The printer company was “very surprised” to hear HP’s board rejected the offer, and said HP’s reply “lacks a clear path forward.” Visentin noted that the takeover bid represents a 29% premium over HP’s 30-day average trading price, and that fears of the purchase harming Xerox’s financial stability are unfounded.
“Our offer is neither ‘highly conditional’ nor ‘uncertain’ as you state,” Visentin wrote. “There will be NO financing condition to the completion of our acquisition of HP.”
Xerox rose as much as 1.3% on the news. HP traded as much as 1% higher before paring gains.

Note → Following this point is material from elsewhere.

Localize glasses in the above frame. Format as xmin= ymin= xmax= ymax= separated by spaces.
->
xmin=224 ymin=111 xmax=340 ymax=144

The printer manufacturer said it’s still willing to complete the due diligence necessary for a deal, and is “determined to expeditiously pursue” the purchase, the letter said. Xerox’s CEO added that, unless HP agrees to reconsider the offer by November 25 at 5:00 p.m. ET, it will take the offer to shareholders for them to decide on an acquisition.
“The overwhelming support our offer will receive from HP shareholders should resolve any further doubts you have regarding the wisdom of swiftly moving forward to complete the transaction,” Visentin wrote.
The Thursday letter is the latest development in the back-and-forth between the two legacy tech companies. HP’s board of directors rejected the offer in a Monday note, saying the bid “significantly undervalues HP” and isn’t in its shareholders’ best interests. The computer company noted it remains open to future collaboration and the possibility of a smaller transaction.
“We recognise the potential benefits of consolidation, and we are open to exploring whether there is value to be created for HP shareholders through a potential combination with Xerox,” HP CEO Enrique Lores and Board Chairman Chip Bergh said in the Monday letter.
Xerox first extended the bid on November 5, offering a mix of stock and cash for the acquisition. Visentin claimed the cost synergies created from a combined company would reach $US2 billion within two years, and that the new firm could take leading roles in new sectors like 3D printing and workflow software.
Both companies have faded from their past popularity as other tech giants stole the spotlight. HP and Xerox in the process of cutting expenses and focusing on core businesses to regain appeal among investors.